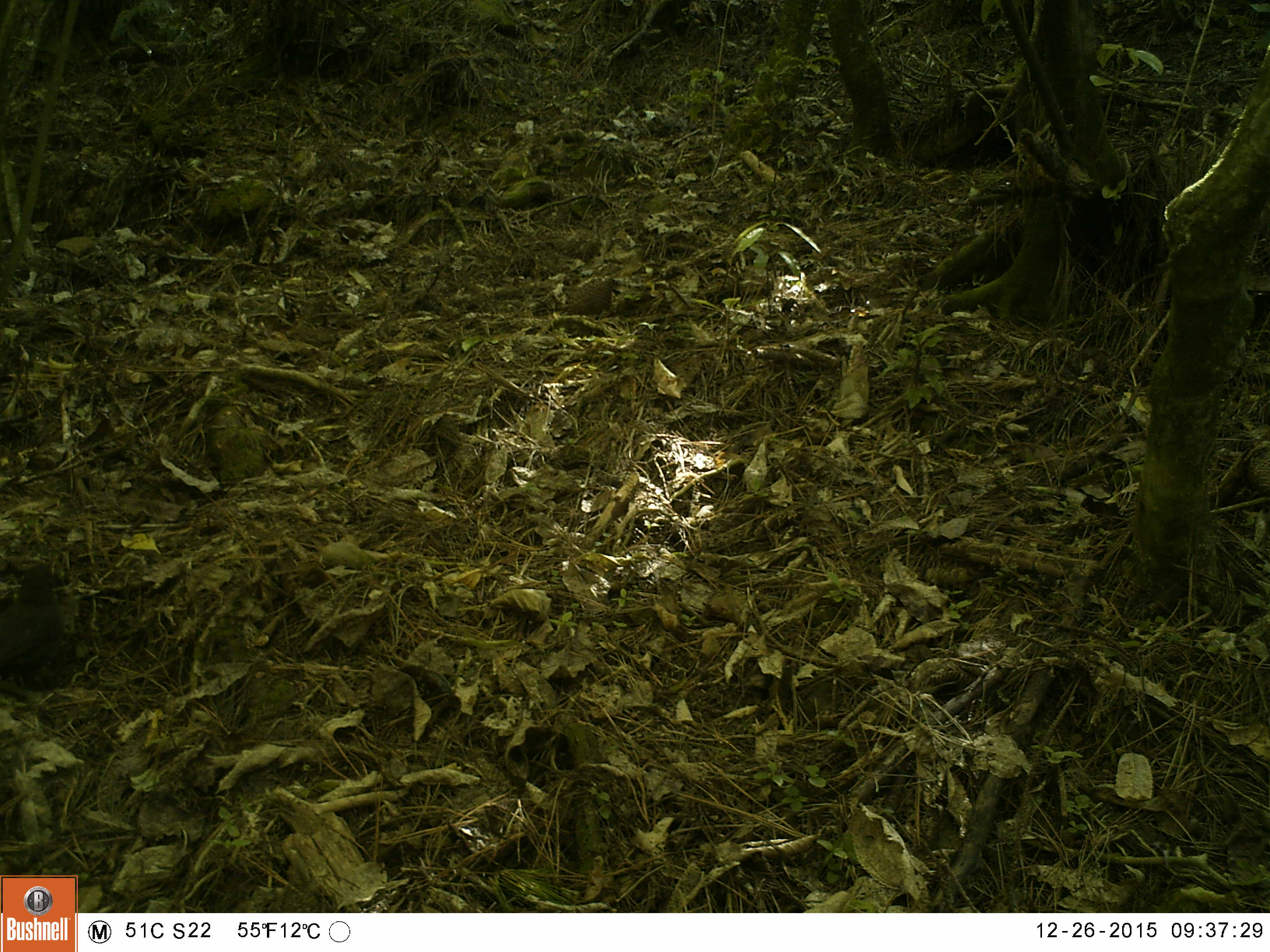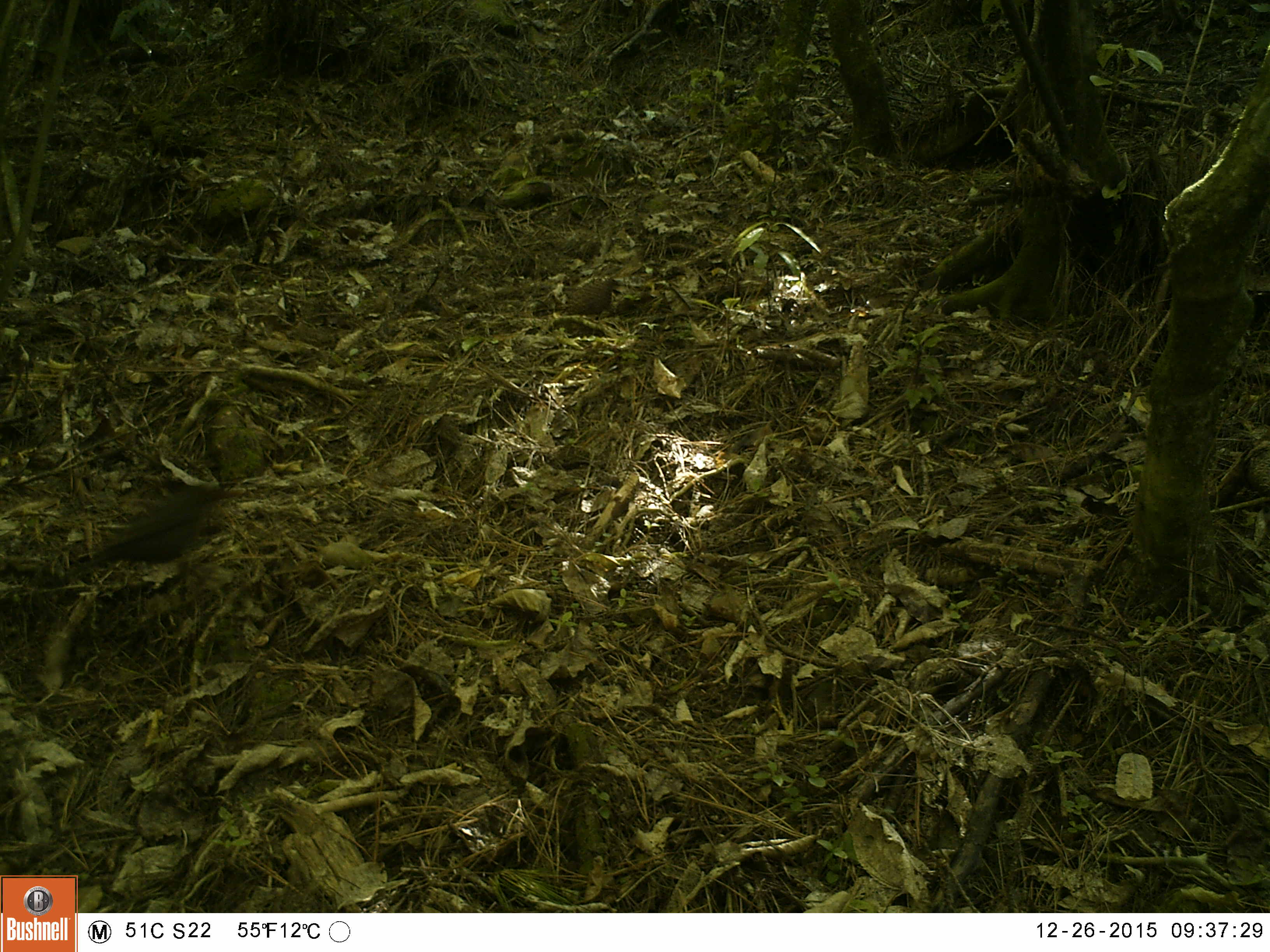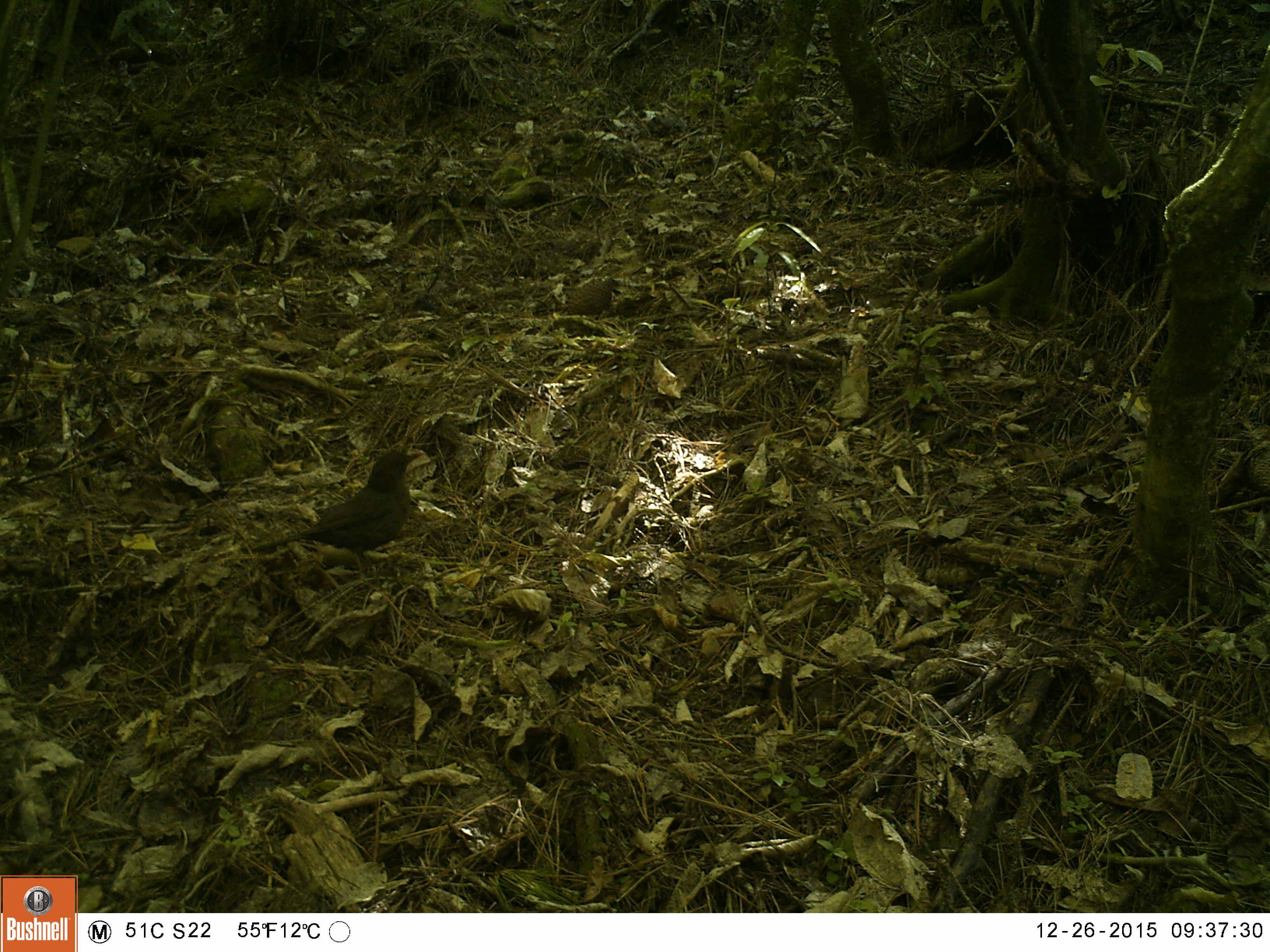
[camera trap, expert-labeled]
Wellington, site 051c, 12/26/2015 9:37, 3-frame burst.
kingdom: Animalia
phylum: Chordata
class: Aves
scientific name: Aves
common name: bird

====================

## ASSIGNMENT
Drop the pictures and give every line above again exactly.

## ANSWER BOX
[camera trap, expert-labeled]
Wellington, site 051c, 12/26/2015 9:37, 3-frame burst.
kingdom: Animalia
phylum: Chordata
class: Aves
scientific name: Aves
common name: bird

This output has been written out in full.